__What the exercise asks__. Return every record exactly. Omit nothing.

Source data
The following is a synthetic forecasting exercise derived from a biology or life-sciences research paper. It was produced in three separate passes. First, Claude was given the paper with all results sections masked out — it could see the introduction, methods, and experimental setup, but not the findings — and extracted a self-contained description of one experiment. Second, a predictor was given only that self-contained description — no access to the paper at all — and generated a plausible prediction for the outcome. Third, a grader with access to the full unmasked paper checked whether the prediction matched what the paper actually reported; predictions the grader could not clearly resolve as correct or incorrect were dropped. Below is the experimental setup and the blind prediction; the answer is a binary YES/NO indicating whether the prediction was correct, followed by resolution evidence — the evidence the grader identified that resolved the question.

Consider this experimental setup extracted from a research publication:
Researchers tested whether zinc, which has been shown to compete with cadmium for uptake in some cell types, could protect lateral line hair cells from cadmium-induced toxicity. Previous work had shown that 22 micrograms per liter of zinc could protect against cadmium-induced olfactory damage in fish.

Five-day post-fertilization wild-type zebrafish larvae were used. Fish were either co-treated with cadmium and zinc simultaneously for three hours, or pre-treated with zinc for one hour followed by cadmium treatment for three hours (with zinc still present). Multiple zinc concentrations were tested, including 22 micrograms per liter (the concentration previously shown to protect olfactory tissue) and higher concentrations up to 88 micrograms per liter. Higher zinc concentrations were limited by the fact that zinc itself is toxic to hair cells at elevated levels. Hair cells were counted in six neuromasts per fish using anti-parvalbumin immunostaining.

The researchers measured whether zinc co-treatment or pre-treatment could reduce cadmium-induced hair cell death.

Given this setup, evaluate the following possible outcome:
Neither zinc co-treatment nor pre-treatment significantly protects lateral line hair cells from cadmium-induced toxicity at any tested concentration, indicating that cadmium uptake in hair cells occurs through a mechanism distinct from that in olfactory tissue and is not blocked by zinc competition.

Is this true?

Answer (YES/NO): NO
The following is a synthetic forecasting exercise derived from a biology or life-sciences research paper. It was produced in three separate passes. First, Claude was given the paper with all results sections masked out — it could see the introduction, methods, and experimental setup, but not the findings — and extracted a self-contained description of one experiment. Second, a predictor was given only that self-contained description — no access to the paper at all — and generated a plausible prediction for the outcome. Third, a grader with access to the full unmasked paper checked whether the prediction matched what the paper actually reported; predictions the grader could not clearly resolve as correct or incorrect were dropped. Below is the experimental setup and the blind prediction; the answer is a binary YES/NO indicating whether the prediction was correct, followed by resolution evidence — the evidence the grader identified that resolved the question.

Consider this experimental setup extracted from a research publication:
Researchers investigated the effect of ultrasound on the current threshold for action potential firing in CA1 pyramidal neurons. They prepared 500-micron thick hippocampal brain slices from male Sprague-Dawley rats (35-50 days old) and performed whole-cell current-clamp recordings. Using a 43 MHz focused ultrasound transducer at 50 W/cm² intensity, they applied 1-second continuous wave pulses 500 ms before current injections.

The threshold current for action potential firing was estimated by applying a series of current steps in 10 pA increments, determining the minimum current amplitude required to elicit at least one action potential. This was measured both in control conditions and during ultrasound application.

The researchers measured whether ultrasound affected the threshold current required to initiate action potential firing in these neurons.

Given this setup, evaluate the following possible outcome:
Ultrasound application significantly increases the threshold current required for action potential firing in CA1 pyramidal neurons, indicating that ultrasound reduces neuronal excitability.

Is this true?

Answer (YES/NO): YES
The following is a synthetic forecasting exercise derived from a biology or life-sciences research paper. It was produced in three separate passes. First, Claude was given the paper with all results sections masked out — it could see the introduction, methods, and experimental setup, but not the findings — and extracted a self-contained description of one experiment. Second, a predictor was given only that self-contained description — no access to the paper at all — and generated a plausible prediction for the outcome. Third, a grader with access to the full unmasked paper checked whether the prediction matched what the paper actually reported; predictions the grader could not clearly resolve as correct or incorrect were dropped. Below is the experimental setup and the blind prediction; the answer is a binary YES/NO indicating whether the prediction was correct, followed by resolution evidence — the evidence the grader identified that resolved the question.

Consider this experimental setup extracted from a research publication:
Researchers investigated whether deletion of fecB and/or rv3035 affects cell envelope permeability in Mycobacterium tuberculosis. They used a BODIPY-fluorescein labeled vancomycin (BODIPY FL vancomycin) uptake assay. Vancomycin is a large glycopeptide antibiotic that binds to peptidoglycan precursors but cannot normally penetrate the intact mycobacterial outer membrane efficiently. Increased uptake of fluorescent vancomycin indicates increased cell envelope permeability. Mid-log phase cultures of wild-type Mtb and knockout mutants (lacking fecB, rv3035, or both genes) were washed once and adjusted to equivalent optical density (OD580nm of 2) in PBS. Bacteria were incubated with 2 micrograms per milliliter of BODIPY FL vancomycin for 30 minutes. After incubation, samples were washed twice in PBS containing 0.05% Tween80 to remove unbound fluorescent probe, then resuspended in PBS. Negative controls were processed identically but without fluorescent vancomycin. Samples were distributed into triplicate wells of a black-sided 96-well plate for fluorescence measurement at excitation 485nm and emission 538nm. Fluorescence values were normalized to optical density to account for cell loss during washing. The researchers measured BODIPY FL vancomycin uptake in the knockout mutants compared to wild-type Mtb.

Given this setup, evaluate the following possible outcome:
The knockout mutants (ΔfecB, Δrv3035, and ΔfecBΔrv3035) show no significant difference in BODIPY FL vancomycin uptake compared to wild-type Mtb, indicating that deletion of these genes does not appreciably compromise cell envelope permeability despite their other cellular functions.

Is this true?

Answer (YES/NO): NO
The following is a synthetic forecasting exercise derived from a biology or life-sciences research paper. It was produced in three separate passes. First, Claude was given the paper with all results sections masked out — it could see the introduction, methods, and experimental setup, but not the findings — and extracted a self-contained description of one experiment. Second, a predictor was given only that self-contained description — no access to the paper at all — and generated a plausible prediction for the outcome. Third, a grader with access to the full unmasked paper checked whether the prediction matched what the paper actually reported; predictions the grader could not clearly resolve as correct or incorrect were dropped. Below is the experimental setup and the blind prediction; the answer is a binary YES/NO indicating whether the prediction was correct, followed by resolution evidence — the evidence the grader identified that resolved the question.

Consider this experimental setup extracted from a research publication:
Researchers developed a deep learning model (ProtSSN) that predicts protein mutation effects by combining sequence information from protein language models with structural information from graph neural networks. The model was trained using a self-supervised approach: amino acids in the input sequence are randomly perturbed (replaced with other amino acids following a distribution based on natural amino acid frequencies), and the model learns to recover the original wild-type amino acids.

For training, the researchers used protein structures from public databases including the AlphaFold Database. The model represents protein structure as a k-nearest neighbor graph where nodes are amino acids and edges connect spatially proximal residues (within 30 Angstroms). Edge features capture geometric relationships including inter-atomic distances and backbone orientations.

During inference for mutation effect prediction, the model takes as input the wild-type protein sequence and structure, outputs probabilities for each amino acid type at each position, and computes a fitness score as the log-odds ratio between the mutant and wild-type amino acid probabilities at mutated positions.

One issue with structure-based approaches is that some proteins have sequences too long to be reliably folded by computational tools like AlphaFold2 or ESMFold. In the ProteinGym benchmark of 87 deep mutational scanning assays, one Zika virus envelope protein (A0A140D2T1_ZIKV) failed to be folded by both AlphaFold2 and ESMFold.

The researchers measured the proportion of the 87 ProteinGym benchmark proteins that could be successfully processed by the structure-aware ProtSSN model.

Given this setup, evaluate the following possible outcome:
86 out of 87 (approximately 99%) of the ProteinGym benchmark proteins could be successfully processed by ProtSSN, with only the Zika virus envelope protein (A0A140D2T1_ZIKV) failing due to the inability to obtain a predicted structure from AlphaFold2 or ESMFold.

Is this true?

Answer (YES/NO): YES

__Response area__.
The following is a synthetic forecasting exercise derived from a biology or life-sciences research paper. It was produced in three separate passes. First, Claude was given the paper with all results sections masked out — it could see the introduction, methods, and experimental setup, but not the findings — and extracted a self-contained description of one experiment. Second, a predictor was given only that self-contained description — no access to the paper at all — and generated a plausible prediction for the outcome. Third, a grader with access to the full unmasked paper checked whether the prediction matched what the paper actually reported; predictions the grader could not clearly resolve as correct or incorrect were dropped. Below is the experimental setup and the blind prediction; the answer is a binary YES/NO indicating whether the prediction was correct, followed by resolution evidence — the evidence the grader identified that resolved the question.

Consider this experimental setup extracted from a research publication:
Researchers tested whether zinc, which has been shown to compete with cadmium for uptake in some cell types, could protect lateral line hair cells from cadmium-induced toxicity. Previous work had shown that 22 micrograms per liter of zinc could protect against cadmium-induced olfactory damage in fish.

Five-day post-fertilization wild-type zebrafish larvae were used. Fish were either co-treated with cadmium and zinc simultaneously for three hours, or pre-treated with zinc for one hour followed by cadmium treatment for three hours (with zinc still present). Multiple zinc concentrations were tested, including 22 micrograms per liter (the concentration previously shown to protect olfactory tissue) and higher concentrations up to 88 micrograms per liter. Higher zinc concentrations were limited by the fact that zinc itself is toxic to hair cells at elevated levels. Hair cells were counted in six neuromasts per fish using anti-parvalbumin immunostaining.

The researchers measured whether zinc co-treatment or pre-treatment could reduce cadmium-induced hair cell death.

Given this setup, evaluate the following possible outcome:
Neither zinc co-treatment nor pre-treatment significantly protects lateral line hair cells from cadmium-induced toxicity at any tested concentration, indicating that cadmium uptake in hair cells occurs through a mechanism distinct from that in olfactory tissue and is not blocked by zinc competition.

Is this true?

Answer (YES/NO): NO
The following is a synthetic forecasting exercise derived from a biology or life-sciences research paper. It was produced in three separate passes. First, Claude was given the paper with all results sections masked out — it could see the introduction, methods, and experimental setup, but not the findings — and extracted a self-contained description of one experiment. Second, a predictor was given only that self-contained description — no access to the paper at all — and generated a plausible prediction for the outcome. Third, a grader with access to the full unmasked paper checked whether the prediction matched what the paper actually reported; predictions the grader could not clearly resolve as correct or incorrect were dropped. Below is the experimental setup and the blind prediction; the answer is a binary YES/NO indicating whether the prediction was correct, followed by resolution evidence — the evidence the grader identified that resolved the question.

Consider this experimental setup extracted from a research publication:
Researchers investigated the effect of ultrasound on the current threshold for action potential firing in CA1 pyramidal neurons. They prepared 500-micron thick hippocampal brain slices from male Sprague-Dawley rats (35-50 days old) and performed whole-cell current-clamp recordings. Using a 43 MHz focused ultrasound transducer at 50 W/cm² intensity, they applied 1-second continuous wave pulses 500 ms before current injections.

The threshold current for action potential firing was estimated by applying a series of current steps in 10 pA increments, determining the minimum current amplitude required to elicit at least one action potential. This was measured both in control conditions and during ultrasound application.

The researchers measured whether ultrasound affected the threshold current required to initiate action potential firing in these neurons.

Given this setup, evaluate the following possible outcome:
Ultrasound application significantly increases the threshold current required for action potential firing in CA1 pyramidal neurons, indicating that ultrasound reduces neuronal excitability.

Is this true?

Answer (YES/NO): YES
The following is a synthetic forecasting exercise derived from a biology or life-sciences research paper. It was produced in three separate passes. First, Claude was given the paper with all results sections masked out — it could see the introduction, methods, and experimental setup, but not the findings — and extracted a self-contained description of one experiment. Second, a predictor was given only that self-contained description — no access to the paper at all — and generated a plausible prediction for the outcome. Third, a grader with access to the full unmasked paper checked whether the prediction matched what the paper actually reported; predictions the grader could not clearly resolve as correct or incorrect were dropped. Below is the experimental setup and the blind prediction; the answer is a binary YES/NO indicating whether the prediction was correct, followed by resolution evidence — the evidence the grader identified that resolved the question.

Consider this experimental setup extracted from a research publication:
Researchers investigated whether deletion of fecB and/or rv3035 affects cell envelope permeability in Mycobacterium tuberculosis. They used a BODIPY-fluorescein labeled vancomycin (BODIPY FL vancomycin) uptake assay. Vancomycin is a large glycopeptide antibiotic that binds to peptidoglycan precursors but cannot normally penetrate the intact mycobacterial outer membrane efficiently. Increased uptake of fluorescent vancomycin indicates increased cell envelope permeability. Mid-log phase cultures of wild-type Mtb and knockout mutants (lacking fecB, rv3035, or both genes) were washed once and adjusted to equivalent optical density (OD580nm of 2) in PBS. Bacteria were incubated with 2 micrograms per milliliter of BODIPY FL vancomycin for 30 minutes. After incubation, samples were washed twice in PBS containing 0.05% Tween80 to remove unbound fluorescent probe, then resuspended in PBS. Negative controls were processed identically but without fluorescent vancomycin. Samples were distributed into triplicate wells of a black-sided 96-well plate for fluorescence measurement at excitation 485nm and emission 538nm. Fluorescence values were normalized to optical density to account for cell loss during washing. The researchers measured BODIPY FL vancomycin uptake in the knockout mutants compared to wild-type Mtb.

Given this setup, evaluate the following possible outcome:
The knockout mutants (ΔfecB, Δrv3035, and ΔfecBΔrv3035) show no significant difference in BODIPY FL vancomycin uptake compared to wild-type Mtb, indicating that deletion of these genes does not appreciably compromise cell envelope permeability despite their other cellular functions.

Is this true?

Answer (YES/NO): NO
The following is a synthetic forecasting exercise derived from a biology or life-sciences research paper. It was produced in three separate passes. First, Claude was given the paper with all results sections masked out — it could see the introduction, methods, and experimental setup, but not the findings — and extracted a self-contained description of one experiment. Second, a predictor was given only that self-contained description — no access to the paper at all — and generated a plausible prediction for the outcome. Third, a grader with access to the full unmasked paper checked whether the prediction matched what the paper actually reported; predictions the grader could not clearly resolve as correct or incorrect were dropped. Below is the experimental setup and the blind prediction; the answer is a binary YES/NO indicating whether the prediction was correct, followed by resolution evidence — the evidence the grader identified that resolved the question.

Consider this experimental setup extracted from a research publication:
Researchers developed a deep learning model (ProtSSN) that predicts protein mutation effects by combining sequence information from protein language models with structural information from graph neural networks. The model was trained using a self-supervised approach: amino acids in the input sequence are randomly perturbed (replaced with other amino acids following a distribution based on natural amino acid frequencies), and the model learns to recover the original wild-type amino acids.

For training, the researchers used protein structures from public databases including the AlphaFold Database. The model represents protein structure as a k-nearest neighbor graph where nodes are amino acids and edges connect spatially proximal residues (within 30 Angstroms). Edge features capture geometric relationships including inter-atomic distances and backbone orientations.

During inference for mutation effect prediction, the model takes as input the wild-type protein sequence and structure, outputs probabilities for each amino acid type at each position, and computes a fitness score as the log-odds ratio between the mutant and wild-type amino acid probabilities at mutated positions.

One issue with structure-based approaches is that some proteins have sequences too long to be reliably folded by computational tools like AlphaFold2 or ESMFold. In the ProteinGym benchmark of 87 deep mutational scanning assays, one Zika virus envelope protein (A0A140D2T1_ZIKV) failed to be folded by both AlphaFold2 and ESMFold.

The researchers measured the proportion of the 87 ProteinGym benchmark proteins that could be successfully processed by the structure-aware ProtSSN model.

Given this setup, evaluate the following possible outcome:
86 out of 87 (approximately 99%) of the ProteinGym benchmark proteins could be successfully processed by ProtSSN, with only the Zika virus envelope protein (A0A140D2T1_ZIKV) failing due to the inability to obtain a predicted structure from AlphaFold2 or ESMFold.

Is this true?

Answer (YES/NO): YES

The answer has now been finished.